Before I jump in with the real world examples, it might be useful to briefly cover XACML and how it relates to user entitlement definition. Oasis (who published the XACML specification originally in 2003) provide the following useful description "XACML is a general-purpose access control policy language. This means that it provides a syntax (defined in XML) for managing access to resources".
Through XACML definitions, an organisation are able to model user entitlements in the form of roles (to preserve legacy implementations) and/or as direct application-specific attributes. Such functionality within XACML may finally allow organisations and implementers of IdM to break away from an entitlement interpretation stance and start defining user entitlements with never before seen expressivity.

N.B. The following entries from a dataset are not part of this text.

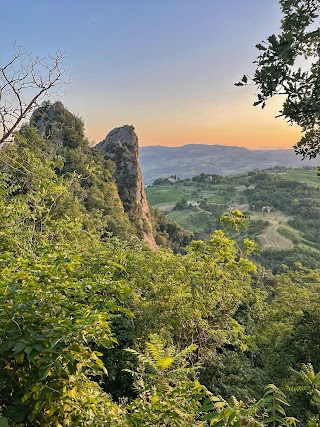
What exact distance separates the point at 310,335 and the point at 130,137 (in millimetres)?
47343

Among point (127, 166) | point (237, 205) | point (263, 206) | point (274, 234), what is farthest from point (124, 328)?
point (237, 205)

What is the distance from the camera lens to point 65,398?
104 inches

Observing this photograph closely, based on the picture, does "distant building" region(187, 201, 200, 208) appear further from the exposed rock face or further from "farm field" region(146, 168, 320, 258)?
the exposed rock face

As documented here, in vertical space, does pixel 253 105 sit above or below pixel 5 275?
above

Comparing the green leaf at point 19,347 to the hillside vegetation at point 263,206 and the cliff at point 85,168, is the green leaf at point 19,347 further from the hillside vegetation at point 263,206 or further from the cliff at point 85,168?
the hillside vegetation at point 263,206

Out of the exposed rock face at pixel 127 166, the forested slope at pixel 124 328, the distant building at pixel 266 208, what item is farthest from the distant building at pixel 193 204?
the forested slope at pixel 124 328

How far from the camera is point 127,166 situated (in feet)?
178

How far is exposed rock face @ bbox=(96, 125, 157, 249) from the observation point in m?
50.1

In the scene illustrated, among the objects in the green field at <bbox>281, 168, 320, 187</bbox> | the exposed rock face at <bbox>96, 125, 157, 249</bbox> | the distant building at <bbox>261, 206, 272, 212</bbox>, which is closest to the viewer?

Returning to RBAC, a business requirement that I am currently working on with a customer quite plainly shows the significant limitations of RBAC, as opposed to ABAC, in an easy to appreciate manner. The implementation is specifically tasked with the definition of Separation of Duties (SoD) policy. Tivoli Identity Manager (TIM), and many of its peers, implement SoD policy using roles, allowing the IdM administrator to define which role combinations are invalid in their organisation. The prerequisite of this task is clearly that an organisation must have already distilled the existing user entitlements found across the business into a set of roles. To attain the level of role granularity required to implement even a simple set of SoD rules for a small set of business applications (COTS and infrastructure such as Active Directory) requires the definition and management of a massive number of subtly different roles. Such an implementation within even a small to medium sized business can led to so called 'Role Explosion'.

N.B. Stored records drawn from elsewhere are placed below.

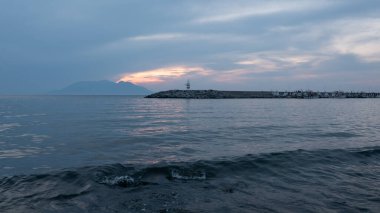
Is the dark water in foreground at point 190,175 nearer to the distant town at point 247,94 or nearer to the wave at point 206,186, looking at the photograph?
the wave at point 206,186

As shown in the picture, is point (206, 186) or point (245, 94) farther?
point (245, 94)

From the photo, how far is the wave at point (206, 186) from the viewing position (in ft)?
30.2

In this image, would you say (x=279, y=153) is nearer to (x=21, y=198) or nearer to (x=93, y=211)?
(x=93, y=211)

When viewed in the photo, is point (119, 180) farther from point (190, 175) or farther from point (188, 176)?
point (190, 175)

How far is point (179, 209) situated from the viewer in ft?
28.7

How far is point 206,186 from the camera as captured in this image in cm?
1108

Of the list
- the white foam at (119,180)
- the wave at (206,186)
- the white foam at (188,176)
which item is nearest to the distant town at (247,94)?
the wave at (206,186)

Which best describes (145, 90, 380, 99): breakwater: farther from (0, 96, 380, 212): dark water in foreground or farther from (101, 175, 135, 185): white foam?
(101, 175, 135, 185): white foam

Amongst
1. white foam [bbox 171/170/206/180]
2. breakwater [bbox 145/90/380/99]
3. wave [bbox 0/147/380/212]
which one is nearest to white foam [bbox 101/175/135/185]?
wave [bbox 0/147/380/212]

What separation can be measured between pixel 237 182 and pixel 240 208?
277 centimetres

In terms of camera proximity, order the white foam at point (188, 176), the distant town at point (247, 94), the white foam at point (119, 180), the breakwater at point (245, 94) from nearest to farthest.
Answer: the white foam at point (119, 180)
the white foam at point (188, 176)
the breakwater at point (245, 94)
the distant town at point (247, 94)

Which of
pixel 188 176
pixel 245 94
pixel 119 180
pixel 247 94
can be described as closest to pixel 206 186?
pixel 188 176

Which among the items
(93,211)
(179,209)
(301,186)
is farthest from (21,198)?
(301,186)

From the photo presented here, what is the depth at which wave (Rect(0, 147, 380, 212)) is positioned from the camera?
9.20 meters
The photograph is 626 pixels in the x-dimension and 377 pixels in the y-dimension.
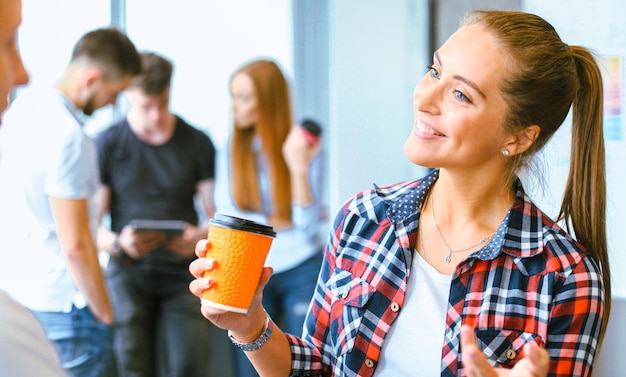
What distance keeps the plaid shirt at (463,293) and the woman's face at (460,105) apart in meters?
0.13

TIM tries to address this deficiency through the usage of role hierarchies. The approach of chaining together roles, thereby reducing their overall number does not increase an organisation's ability to freely express its user entitlements. Instead it could be argued that this approach swaps the problem of role explosion for another - increased role complexity.

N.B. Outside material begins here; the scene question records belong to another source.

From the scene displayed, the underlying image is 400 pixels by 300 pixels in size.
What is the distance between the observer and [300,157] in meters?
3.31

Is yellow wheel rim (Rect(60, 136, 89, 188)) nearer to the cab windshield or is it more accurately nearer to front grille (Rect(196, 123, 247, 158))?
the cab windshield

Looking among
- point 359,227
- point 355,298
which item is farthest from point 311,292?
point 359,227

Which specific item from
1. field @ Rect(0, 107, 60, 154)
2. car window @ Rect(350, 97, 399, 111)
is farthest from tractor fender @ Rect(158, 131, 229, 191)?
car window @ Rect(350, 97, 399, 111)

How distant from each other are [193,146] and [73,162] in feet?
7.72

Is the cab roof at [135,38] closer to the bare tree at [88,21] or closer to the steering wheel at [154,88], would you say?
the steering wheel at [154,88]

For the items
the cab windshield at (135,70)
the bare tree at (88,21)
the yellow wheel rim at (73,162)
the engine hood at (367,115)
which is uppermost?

A better approach would be to give an organisation the ability to define SoD policies on the actual account entitlements that are under scrutiny, instead of a set of logical interpretations that do not actually exist anywhere. At Pirean we have worked hard to alleviate this problem for TIM customers by supplementing the existing product with our own Pirean Risk Manager (PRM) solution. PRM which is directly integrated into TIM and appears as an onscreen menu item, allows IdM administrators to express SoD rules in terms of business application attributes, thereby moving away from an RBAC centric approach and more towards ABAC. Of course if an application under SoD policy itself uses RBAC then this can also be supported as the role (or group) attribute within a business application will be viewed as just another user attribute.
Within the IBM portfolio ABAC is appearing in products such as IBM Tivoli Security Policy Management (ITSPM). This product is currently more focused towards the real-time processing of authorization requests from an access management entity (or Policy Enforcement Point in XACML terminology).
To wrap up, whilst the the main Identity Management vendors already have ABAC compatible products in their portfolios I believe that over time begin these will be brought directly into their Identity Management and Compliance offerings. This will result in the products taking a more ABAC-based approach as their customers look to express their user entitlements with greater clarity and increase the flexibility of their Identity Management processes.